On dirait presque (carrément ?) du manga filmé en chair et en os et en sang, par hectolitres. Plus proche du côté expérimental et contemplatif de Valhalla rising que du down tempo à la cool de Drive (auquel on a très rapidement, trop rapidement, voulu le comparer), Only God forgives balance par dessus bord son scénario tout rabougri pour n’offrir qu’un amas de sensations fait de cris et de peu de mots, de ralentis sublimes, de karaokés ringards et d’envolées lynchiennes (couloirs rouges et sans fin à la Twin Peaks, mère blonde et furieuse à la Sailor et Lula, songe fabuleux à la Mulholland Drive, mélodies à la Badalamenti…). C’est un cauchemar où tout semble ne pas avancer, se répéter à l’envi, s’enliser à dessein : l’histoire, le rythme de chaque scène, les personnages qui restent, le plus souvent, immobiles, ou prenant la pose, simplement beaux, figés dans l’attente de quoi ?
Il en résulte un sentiment de pur coma cinématographique parfois grisant, parfois éreintant, un trou noir, de l’antimatière. Winding Refn contracte (et davantage que dans Valhalla rising, déjà costaud à ce niveau-là) sa forme et son intrigue. Only God forgives est un objet conceptuel qui aurait largué toutes envies de normalité et toutes envies de faire plaisir (résultat : le film se fait descendre de partout), une chose bizarre qui paraît linéaire, mais déstructurée, labyrinthique. Un dédale fait de couloirs ornés chamarrés et de visions gore affolantes, au milieu duquel se niche la clé d’un rêve brutal (You’re my dream) où on arpenterait quelques voies impénétrables (celles des mythes, celles de la vengeance, celles de Dieu ou celles du diable), réglerait ses comptes et solderait ses vieux démons œdipiens. Fuir le giron d’une maman infernale, folle incestueuse, et retourner, retrouver la douceur chaude et amniotique du ventre maternel, littéralement.
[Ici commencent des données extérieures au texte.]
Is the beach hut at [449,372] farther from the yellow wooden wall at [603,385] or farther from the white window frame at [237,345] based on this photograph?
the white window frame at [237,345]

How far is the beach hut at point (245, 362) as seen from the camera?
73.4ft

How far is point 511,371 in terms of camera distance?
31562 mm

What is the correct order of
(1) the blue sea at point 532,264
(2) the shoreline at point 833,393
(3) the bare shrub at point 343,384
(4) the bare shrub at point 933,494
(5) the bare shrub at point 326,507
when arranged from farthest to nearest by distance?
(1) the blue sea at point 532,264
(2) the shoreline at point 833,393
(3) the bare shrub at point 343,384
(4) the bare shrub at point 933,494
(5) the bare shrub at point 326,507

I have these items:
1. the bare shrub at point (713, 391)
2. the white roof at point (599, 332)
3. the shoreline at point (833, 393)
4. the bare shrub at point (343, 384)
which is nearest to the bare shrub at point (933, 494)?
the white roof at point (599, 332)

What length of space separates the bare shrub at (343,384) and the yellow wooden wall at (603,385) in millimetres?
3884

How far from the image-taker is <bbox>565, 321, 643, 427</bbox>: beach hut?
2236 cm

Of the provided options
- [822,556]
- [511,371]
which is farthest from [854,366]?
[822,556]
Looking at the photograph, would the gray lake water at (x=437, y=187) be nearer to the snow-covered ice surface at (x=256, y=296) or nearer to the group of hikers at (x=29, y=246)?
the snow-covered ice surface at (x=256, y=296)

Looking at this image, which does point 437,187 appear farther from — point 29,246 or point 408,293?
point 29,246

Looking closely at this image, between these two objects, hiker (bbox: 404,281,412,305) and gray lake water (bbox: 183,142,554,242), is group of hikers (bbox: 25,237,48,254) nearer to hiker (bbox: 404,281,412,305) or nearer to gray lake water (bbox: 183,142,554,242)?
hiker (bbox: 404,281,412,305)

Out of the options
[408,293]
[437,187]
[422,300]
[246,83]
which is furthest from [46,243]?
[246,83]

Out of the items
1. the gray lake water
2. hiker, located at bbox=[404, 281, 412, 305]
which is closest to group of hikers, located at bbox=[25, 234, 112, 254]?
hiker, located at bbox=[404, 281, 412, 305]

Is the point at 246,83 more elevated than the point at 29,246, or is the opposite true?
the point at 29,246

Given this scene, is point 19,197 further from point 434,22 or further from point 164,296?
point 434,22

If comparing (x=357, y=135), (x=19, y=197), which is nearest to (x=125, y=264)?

Mais Winding Refn, hyper confiant dans son délire personnel, sa grammaire esthétique et son refus de psychologie, aborde l’éventualité d’un cinéma débarrassé de tout avec trop de limites (récit en bordel, acteurs désincarnés) et pas assez de misanthropie. Dans ce genre d’entreprise plus casse-gueule tu meurs, il faut pouvoir aller jusqu’au bout du bout, jusqu’en enfer s'il le faut, jusqu’à l’impudence d’un majeur brandi, d’un crachat et d’un coup de boule. Only God forgives a trop de style et de manières pour prétendre jouer dans la cour des grandes œuvres radicales. On n’est pas loin du geste artistique idéal, abstrait et définitif (Jodorowsky en figure tutélaire, cité avec amour en générique de fin), mais juste pas loin. On est à côté.
Mais quand même, oui quand même : Only God forgives a de l’allure. Son Bangkok néo fluo (superbe photographie de Larry Smith), qui rappelle le Tokyo bariolé d’Enter the void, ressemble à un espace mental, un décor de discothèque géante où chacun se perd dans l’obscurité, sous les rayons coupants des néons et les synthés de Cliff Martinez. Gosling déguste, anti-héros dévirilisé, petite bite, pathétique, impuissant, mais toujours classe. Exit le blouson doré et le mec style à qui on l’a fait pas, ici il donne dans l’incertitude, dans la masse de chair tuméfiée. Face à lui, Kristin Scott Thomas s’amuse et sort le grand jeu en Médée vorace, avide de culturistes en jockstrap. Ce n’est pas un film, ce n’est pas vraiment du cinéma, ce n’est pas Drive 2 non plus. C’est du bad trip phosphorescent.